* begin *

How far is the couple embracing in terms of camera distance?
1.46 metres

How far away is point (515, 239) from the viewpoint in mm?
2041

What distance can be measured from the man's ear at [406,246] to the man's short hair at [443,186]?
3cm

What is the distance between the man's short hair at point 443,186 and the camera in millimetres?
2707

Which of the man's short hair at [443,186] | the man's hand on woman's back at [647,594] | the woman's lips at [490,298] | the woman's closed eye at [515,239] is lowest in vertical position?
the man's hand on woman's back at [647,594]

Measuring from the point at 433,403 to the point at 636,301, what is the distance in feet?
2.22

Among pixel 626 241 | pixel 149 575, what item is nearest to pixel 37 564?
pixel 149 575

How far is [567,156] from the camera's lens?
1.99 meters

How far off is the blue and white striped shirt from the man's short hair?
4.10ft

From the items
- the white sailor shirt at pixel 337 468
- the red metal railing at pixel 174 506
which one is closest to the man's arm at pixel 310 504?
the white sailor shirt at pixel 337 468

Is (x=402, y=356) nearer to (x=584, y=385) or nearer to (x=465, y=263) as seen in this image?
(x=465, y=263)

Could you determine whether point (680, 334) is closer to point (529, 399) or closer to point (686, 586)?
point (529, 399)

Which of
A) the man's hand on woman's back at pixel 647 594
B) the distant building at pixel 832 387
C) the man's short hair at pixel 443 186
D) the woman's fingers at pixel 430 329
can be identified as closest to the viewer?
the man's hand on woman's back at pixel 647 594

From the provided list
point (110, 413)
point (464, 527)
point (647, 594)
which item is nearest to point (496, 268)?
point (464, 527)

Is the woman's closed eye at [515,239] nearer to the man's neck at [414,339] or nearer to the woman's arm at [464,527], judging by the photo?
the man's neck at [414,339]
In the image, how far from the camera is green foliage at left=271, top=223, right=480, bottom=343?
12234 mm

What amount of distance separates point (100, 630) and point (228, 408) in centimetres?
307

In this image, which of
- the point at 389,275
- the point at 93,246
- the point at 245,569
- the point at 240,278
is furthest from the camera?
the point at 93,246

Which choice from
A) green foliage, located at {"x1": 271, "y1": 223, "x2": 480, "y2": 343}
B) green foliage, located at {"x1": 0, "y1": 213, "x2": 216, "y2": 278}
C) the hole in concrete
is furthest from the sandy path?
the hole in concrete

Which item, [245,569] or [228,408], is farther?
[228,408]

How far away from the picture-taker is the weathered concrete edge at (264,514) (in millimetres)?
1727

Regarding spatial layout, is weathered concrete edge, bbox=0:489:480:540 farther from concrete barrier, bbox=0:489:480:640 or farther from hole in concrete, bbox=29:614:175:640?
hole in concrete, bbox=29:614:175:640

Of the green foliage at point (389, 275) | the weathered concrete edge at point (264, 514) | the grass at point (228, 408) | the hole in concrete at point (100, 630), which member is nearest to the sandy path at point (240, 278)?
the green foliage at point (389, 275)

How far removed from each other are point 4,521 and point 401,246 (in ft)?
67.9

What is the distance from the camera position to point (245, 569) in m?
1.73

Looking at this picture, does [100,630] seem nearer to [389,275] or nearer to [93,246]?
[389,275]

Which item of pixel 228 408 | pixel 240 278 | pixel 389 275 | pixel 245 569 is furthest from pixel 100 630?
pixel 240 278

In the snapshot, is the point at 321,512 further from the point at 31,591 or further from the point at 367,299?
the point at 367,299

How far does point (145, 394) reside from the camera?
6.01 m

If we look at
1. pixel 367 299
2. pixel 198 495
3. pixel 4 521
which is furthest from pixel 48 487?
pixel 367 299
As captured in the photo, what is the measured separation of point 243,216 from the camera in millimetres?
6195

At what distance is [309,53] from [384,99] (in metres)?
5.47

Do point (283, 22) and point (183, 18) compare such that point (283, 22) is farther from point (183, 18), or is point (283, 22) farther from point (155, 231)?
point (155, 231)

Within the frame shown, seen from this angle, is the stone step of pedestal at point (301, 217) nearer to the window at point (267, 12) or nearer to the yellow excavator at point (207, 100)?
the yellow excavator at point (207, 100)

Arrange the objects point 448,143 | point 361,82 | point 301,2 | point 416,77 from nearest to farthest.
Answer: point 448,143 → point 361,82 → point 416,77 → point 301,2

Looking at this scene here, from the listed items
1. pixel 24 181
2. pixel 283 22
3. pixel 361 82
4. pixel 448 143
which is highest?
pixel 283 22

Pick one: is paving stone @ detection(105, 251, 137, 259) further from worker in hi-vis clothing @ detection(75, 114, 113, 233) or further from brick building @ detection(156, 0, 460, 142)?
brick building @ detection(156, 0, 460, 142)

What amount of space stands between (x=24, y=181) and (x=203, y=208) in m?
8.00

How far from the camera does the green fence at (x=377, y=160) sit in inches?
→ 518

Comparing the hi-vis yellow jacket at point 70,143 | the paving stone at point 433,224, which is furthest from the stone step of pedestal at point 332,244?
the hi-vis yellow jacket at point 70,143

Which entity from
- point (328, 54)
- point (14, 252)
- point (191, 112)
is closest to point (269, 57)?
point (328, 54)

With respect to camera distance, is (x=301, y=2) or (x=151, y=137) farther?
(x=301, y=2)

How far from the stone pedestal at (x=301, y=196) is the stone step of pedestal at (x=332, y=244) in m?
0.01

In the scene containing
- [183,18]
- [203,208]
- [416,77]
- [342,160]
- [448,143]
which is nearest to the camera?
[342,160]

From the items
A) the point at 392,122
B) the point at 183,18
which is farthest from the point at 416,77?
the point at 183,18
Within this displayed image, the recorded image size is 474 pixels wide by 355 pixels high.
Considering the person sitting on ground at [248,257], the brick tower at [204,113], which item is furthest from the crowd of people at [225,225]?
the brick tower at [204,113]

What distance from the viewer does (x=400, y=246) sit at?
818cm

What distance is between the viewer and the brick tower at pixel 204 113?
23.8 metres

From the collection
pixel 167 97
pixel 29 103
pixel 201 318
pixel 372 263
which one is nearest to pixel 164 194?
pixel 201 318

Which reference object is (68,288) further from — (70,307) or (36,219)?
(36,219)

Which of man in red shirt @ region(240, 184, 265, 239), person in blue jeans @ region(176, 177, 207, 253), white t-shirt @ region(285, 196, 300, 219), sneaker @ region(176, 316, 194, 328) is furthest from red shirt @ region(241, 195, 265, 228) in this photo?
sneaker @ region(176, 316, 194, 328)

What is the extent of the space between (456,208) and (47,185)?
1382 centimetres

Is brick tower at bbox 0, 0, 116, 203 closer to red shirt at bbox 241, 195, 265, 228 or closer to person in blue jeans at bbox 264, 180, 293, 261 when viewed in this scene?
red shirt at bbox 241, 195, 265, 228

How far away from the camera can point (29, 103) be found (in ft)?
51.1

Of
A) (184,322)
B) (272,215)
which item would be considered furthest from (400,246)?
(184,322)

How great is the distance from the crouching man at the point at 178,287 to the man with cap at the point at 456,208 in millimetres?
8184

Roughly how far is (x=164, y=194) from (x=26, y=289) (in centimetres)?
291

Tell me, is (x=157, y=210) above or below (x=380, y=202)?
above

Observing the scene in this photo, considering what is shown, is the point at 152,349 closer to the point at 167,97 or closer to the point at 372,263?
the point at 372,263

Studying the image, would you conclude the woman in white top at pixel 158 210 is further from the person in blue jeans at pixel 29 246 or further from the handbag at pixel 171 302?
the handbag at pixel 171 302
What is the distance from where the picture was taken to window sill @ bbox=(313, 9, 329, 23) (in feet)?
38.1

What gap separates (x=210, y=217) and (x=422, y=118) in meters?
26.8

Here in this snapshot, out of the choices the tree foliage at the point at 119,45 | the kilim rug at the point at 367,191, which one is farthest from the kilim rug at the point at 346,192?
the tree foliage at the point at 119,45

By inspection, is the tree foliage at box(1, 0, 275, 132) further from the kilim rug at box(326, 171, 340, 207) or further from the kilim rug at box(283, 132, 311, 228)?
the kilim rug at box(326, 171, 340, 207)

* end *

Copy out all of the data above, swapping "blue and white striped shirt" for "navy striped shirt" and leaving everything else unchanged.

How far is the couple embracing in terms of camera distance?
1.46 metres

How far away is point (515, 239) from the viewpoint in mm?
2041

What distance can be measured from the man's ear at [406,246] to the man's short hair at [443,186]?
3cm

What is the distance between the man's short hair at point 443,186 and the camera in millimetres?
2707

Which of the man's short hair at [443,186] | the man's hand on woman's back at [647,594] | the woman's lips at [490,298] | the woman's closed eye at [515,239] is lowest in vertical position?
the man's hand on woman's back at [647,594]

Measuring from the point at 433,403 to the point at 636,301, what is the distance in feet?
2.22

Among pixel 626 241 | pixel 149 575, what item is nearest to pixel 37 564?
pixel 149 575

How far is [567,156] from the camera's lens?
1.99 meters

How far off is the navy striped shirt from the man's short hair?
4.10ft

From the items
- the white sailor shirt at pixel 337 468
- the red metal railing at pixel 174 506
which one is closest to the man's arm at pixel 310 504?
the white sailor shirt at pixel 337 468

Is (x=402, y=356) nearer to (x=584, y=385) or nearer to (x=465, y=263) as seen in this image?
(x=465, y=263)

Could you determine whether point (680, 334) is closer to point (529, 399) or closer to point (686, 586)?
point (529, 399)

Which of
A) the man's hand on woman's back at pixel 647 594
B) the distant building at pixel 832 387
C) the man's short hair at pixel 443 186
D) the woman's fingers at pixel 430 329
can be identified as closest to the viewer?
the man's hand on woman's back at pixel 647 594

From the provided list
point (110, 413)
point (464, 527)
point (647, 594)
which item is nearest to point (496, 268)?
point (464, 527)

Is the woman's closed eye at [515,239] nearer to the man's neck at [414,339] or nearer to the woman's arm at [464,527], judging by the photo?
the man's neck at [414,339]
In the image, how far from the camera is green foliage at left=271, top=223, right=480, bottom=343?
12234 mm

What amount of distance separates point (100, 630) and point (228, 408) in centimetres?
307

In this image, which of
- the point at 389,275
- the point at 93,246
- the point at 245,569
- the point at 240,278
is furthest from the camera?
the point at 93,246

Which choice from
A) green foliage, located at {"x1": 271, "y1": 223, "x2": 480, "y2": 343}
B) green foliage, located at {"x1": 0, "y1": 213, "x2": 216, "y2": 278}
C) the hole in concrete
is furthest from the sandy path?
the hole in concrete

Which item, [245,569] or [228,408], is farther?
[228,408]

How far away from the picture-taker is the weathered concrete edge at (264,514) (in millimetres)?
1727

Regarding spatial layout, is weathered concrete edge, bbox=0:489:480:540 farther from concrete barrier, bbox=0:489:480:640 or farther from hole in concrete, bbox=29:614:175:640?
hole in concrete, bbox=29:614:175:640

Of the green foliage at point (389, 275) | the weathered concrete edge at point (264, 514) | the grass at point (228, 408) | the hole in concrete at point (100, 630), which member is nearest to the sandy path at point (240, 278)?
the green foliage at point (389, 275)

How far removed from each other are point 4,521 and point 401,246 (in ft)?
67.9

What is the distance from the camera position to point (245, 569) in m?
1.73

Looking at this picture, does [100,630] seem nearer to [389,275] or nearer to [93,246]?
[389,275]

Which item of pixel 228 408 | pixel 240 278 | pixel 389 275 | pixel 245 569 is furthest from pixel 100 630?
pixel 240 278

In the snapshot, is the point at 321,512 further from the point at 31,591 or further from the point at 367,299?
the point at 367,299

How far does point (145, 394) reside from the camera?
6.01 m

If we look at
1. pixel 367 299
2. pixel 198 495
3. pixel 4 521
which is furthest from pixel 48 487?
pixel 367 299
As captured in the photo, what is the measured separation of point 243,216 from the camera in millimetres?
6195

At what distance is [309,53] from [384,99] (in metres)?
5.47

Do point (283, 22) and point (183, 18) compare such that point (283, 22) is farther from point (183, 18), or is point (283, 22) farther from point (155, 231)?
point (155, 231)

Within the frame shown, seen from this angle, is the stone step of pedestal at point (301, 217) nearer to the window at point (267, 12) or nearer to the yellow excavator at point (207, 100)?
the yellow excavator at point (207, 100)

Arrange the objects point 448,143 | point 361,82 | point 301,2 | point 416,77 from nearest to farthest.
Answer: point 448,143 → point 361,82 → point 416,77 → point 301,2

Looking at this scene here, from the listed items
1. pixel 24 181
2. pixel 283 22
3. pixel 361 82
4. pixel 448 143
which is highest?
pixel 283 22

Pick one: is paving stone @ detection(105, 251, 137, 259) further from worker in hi-vis clothing @ detection(75, 114, 113, 233) or further from brick building @ detection(156, 0, 460, 142)?
brick building @ detection(156, 0, 460, 142)

What amount of space stands between (x=24, y=181) and (x=203, y=208) in m?
8.00

How far from the camera does the green fence at (x=377, y=160) sit in inches?
→ 518

Comparing the hi-vis yellow jacket at point 70,143 | the paving stone at point 433,224, which is furthest from the stone step of pedestal at point 332,244?
the hi-vis yellow jacket at point 70,143

Which entity from
- point (328, 54)
- point (14, 252)
- point (191, 112)
is closest to point (269, 57)?
point (328, 54)

With respect to camera distance, is (x=301, y=2) or (x=151, y=137) farther?
(x=301, y=2)

How far from the stone pedestal at (x=301, y=196) is the stone step of pedestal at (x=332, y=244) in m?
0.01

In the scene containing
- [183,18]
- [203,208]
- [416,77]
- [342,160]
- [448,143]
which is nearest to the camera?
[342,160]

From the items
A) the point at 392,122
B) the point at 183,18
which is farthest from the point at 416,77?
the point at 183,18
Within this displayed image, the recorded image size is 474 pixels wide by 355 pixels high.
Considering the person sitting on ground at [248,257], the brick tower at [204,113], which item is furthest from the crowd of people at [225,225]?
the brick tower at [204,113]

What distance from the viewer does (x=400, y=246) sit at?
818cm

What distance is between the viewer and the brick tower at pixel 204 113?
23.8 metres

From the collection
pixel 167 97
pixel 29 103
pixel 201 318
pixel 372 263
which one is nearest to pixel 164 194?
pixel 201 318

Which reference object is (68,288) further from — (70,307) or (36,219)?
(36,219)

Which of man in red shirt @ region(240, 184, 265, 239), person in blue jeans @ region(176, 177, 207, 253), white t-shirt @ region(285, 196, 300, 219), sneaker @ region(176, 316, 194, 328) is furthest from red shirt @ region(241, 195, 265, 228) in this photo?
sneaker @ region(176, 316, 194, 328)

What is the extent of the space between (456,208) and (47,185)?
1382 centimetres

Is brick tower at bbox 0, 0, 116, 203 closer to red shirt at bbox 241, 195, 265, 228 or closer to person in blue jeans at bbox 264, 180, 293, 261 when viewed in this scene?
red shirt at bbox 241, 195, 265, 228

How far away from the camera can point (29, 103) be found (in ft)?
51.1

Of
A) (184,322)
B) (272,215)
which item would be considered furthest from (400,246)?
(184,322)

How great is the distance from the crouching man at the point at 178,287 to the man with cap at the point at 456,208 in millimetres?
8184

Roughly how far is (x=164, y=194) from (x=26, y=289) (in centimetres)?
291

Tell me, is (x=157, y=210) above or below (x=380, y=202)?
above

Observing the scene in this photo, considering what is shown, is the point at 152,349 closer to the point at 167,97 or closer to the point at 372,263?
the point at 372,263

Studying the image, would you conclude the woman in white top at pixel 158 210 is further from the person in blue jeans at pixel 29 246 or further from the handbag at pixel 171 302?
the handbag at pixel 171 302
What is the distance from where the picture was taken to window sill @ bbox=(313, 9, 329, 23) (in feet)?
38.1

What gap separates (x=210, y=217) and (x=422, y=118) in meters?
26.8

Here in this snapshot, out of the choices the tree foliage at the point at 119,45 | the kilim rug at the point at 367,191, which one is farthest from the kilim rug at the point at 346,192?
the tree foliage at the point at 119,45

By inspection, is the tree foliage at box(1, 0, 275, 132) further from the kilim rug at box(326, 171, 340, 207) or further from the kilim rug at box(283, 132, 311, 228)?
the kilim rug at box(326, 171, 340, 207)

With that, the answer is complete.